▸ Text
++++++

Hamaker Constant applied to designing an innovative battery system

Chiang describes how this related to the challenge of revolutionizing battery technology:

• “…the Hamaker Constant can have a negative value and cause two materials (particles) to repel each other if immersed in the right medium… we discovered and designed materials systems that organized themselves into an electrolyte separator between the anode and cathode.” (p.453 text, p.5 case study)

Chiang’s basic concept was a key part of a self-organizing colloid concept. His main idea was that he could tailor the forces between materials constituting the battery, deriving a self-assembly process to make a practical battery on a dimensional scale never before possible. The thickness of the separator layer could be as small as a few molecules, with the resulting batteries able to be fabricated in any shape or size. Designing a system of battery materials with a negative Hamaker Constant between anode and cathode was very difficult. Chiang’s team needed to discover a low-index material and a high-index material with key characteristics:

• The right optical characteristics

• Both anode and cathode materials must conduct electrons

• Both must be lithium hosts

Self-Assembling Materials System Development

Chiang’s team mixed methylene iodide, lithium percholate, polystyrene, graphite particles and lithium-iron phosphate particles as a dispersion and poured it into a mold. Copper was chosen as the anode current collector. Aluminum coated with a conducting polymer that has a low index of refraction was used to connect to the cathode particle network. It attracted the lithium-iron phosphate particles.

++++++

▸ Requests
1. In the battery text, what metal was chosen as the anode current collector?
2. Resume the battery text, picking up after its last sentence.
The lines after this note are separate material and are unrelated to the battery text.

Source data:

++++++

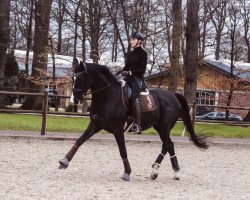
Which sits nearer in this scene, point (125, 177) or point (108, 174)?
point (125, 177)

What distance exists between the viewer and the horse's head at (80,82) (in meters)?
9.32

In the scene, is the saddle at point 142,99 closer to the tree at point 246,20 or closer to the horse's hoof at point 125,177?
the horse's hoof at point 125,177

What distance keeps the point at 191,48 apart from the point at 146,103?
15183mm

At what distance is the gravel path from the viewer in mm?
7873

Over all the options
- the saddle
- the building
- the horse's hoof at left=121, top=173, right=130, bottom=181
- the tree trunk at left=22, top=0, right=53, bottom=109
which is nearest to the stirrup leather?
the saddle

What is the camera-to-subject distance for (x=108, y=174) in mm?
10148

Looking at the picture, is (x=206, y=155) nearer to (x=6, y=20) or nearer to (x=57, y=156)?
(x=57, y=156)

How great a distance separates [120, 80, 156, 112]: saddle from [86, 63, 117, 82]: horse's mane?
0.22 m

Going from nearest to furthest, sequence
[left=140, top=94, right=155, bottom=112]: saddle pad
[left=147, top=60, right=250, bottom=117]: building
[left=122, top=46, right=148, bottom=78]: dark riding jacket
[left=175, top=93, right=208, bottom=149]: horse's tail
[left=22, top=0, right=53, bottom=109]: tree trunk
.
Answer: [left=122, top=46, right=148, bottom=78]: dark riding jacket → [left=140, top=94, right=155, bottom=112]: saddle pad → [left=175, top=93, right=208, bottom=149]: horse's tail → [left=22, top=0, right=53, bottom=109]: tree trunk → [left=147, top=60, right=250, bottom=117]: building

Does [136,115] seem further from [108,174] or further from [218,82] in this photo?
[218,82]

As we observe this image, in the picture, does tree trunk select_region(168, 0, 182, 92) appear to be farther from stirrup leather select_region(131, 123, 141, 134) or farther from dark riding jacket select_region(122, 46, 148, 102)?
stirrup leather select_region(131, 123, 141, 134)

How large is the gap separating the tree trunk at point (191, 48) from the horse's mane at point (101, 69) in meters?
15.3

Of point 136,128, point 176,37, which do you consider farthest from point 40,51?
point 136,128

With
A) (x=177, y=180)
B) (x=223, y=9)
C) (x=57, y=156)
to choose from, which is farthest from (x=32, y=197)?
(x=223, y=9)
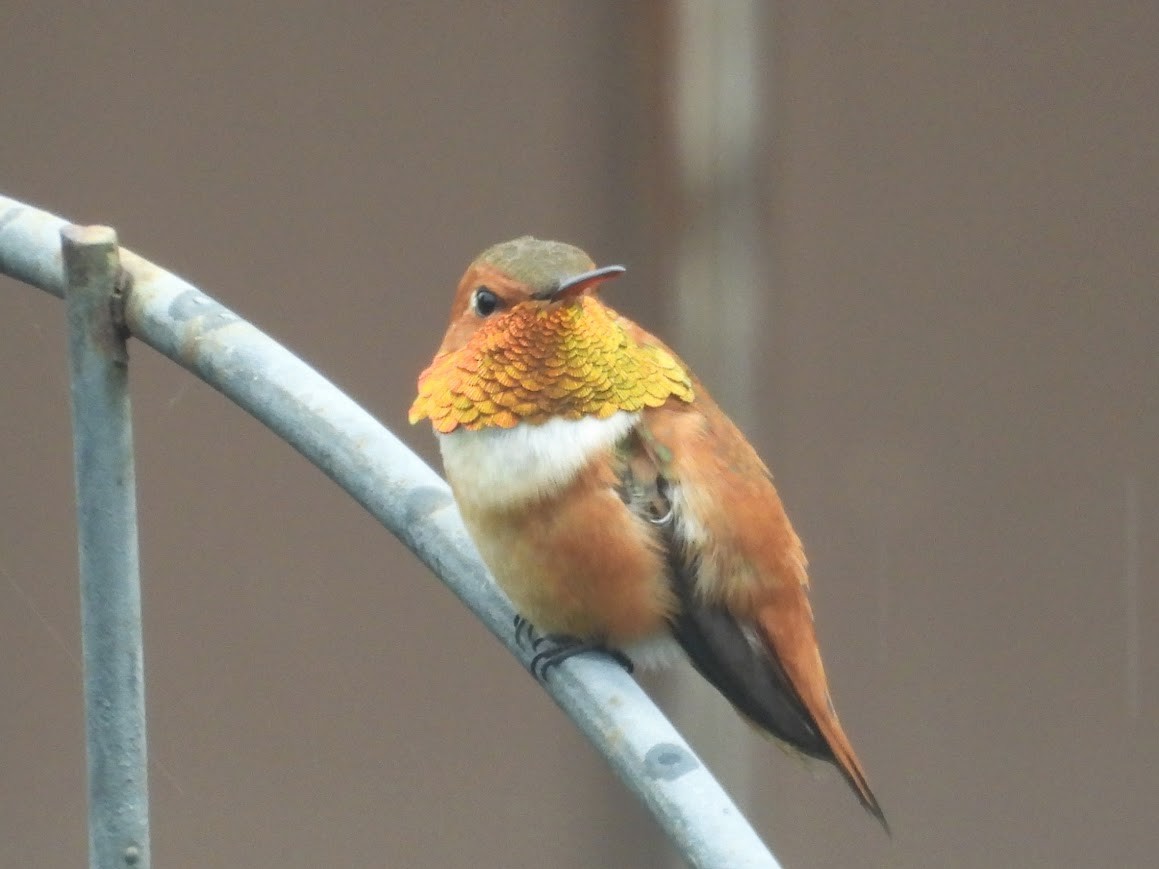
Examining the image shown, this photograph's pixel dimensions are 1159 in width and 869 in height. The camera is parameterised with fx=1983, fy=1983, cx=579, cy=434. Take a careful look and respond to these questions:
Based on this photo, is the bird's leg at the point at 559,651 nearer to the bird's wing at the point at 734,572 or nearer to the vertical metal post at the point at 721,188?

++++++

▸ Task-by-task answers
1. Copper was chosen as the anode current collector.

2.
Creation of A123 as an Early Stage Company/ Financial Info

Ric Fulop was a serial entrepreneur with many key contacts who had been involved in many start-ups. Howard Anderson was the founder of the venture capital firm “Yankee Tek” and a lecturer at MIT Sloan School. He had previously funded two of Fulop’s previous ventures and gave him office space to be an “entrepreneur in residence” while he sought his next venture.

Fulop began investigating innovations in the battery industry and discovered Chiang’s research lab. He was enthused by the self-organizing battery concept and the opportunity for a battery with four times the energy density of the available lithium-ion technology that could be charged one hundred times faster.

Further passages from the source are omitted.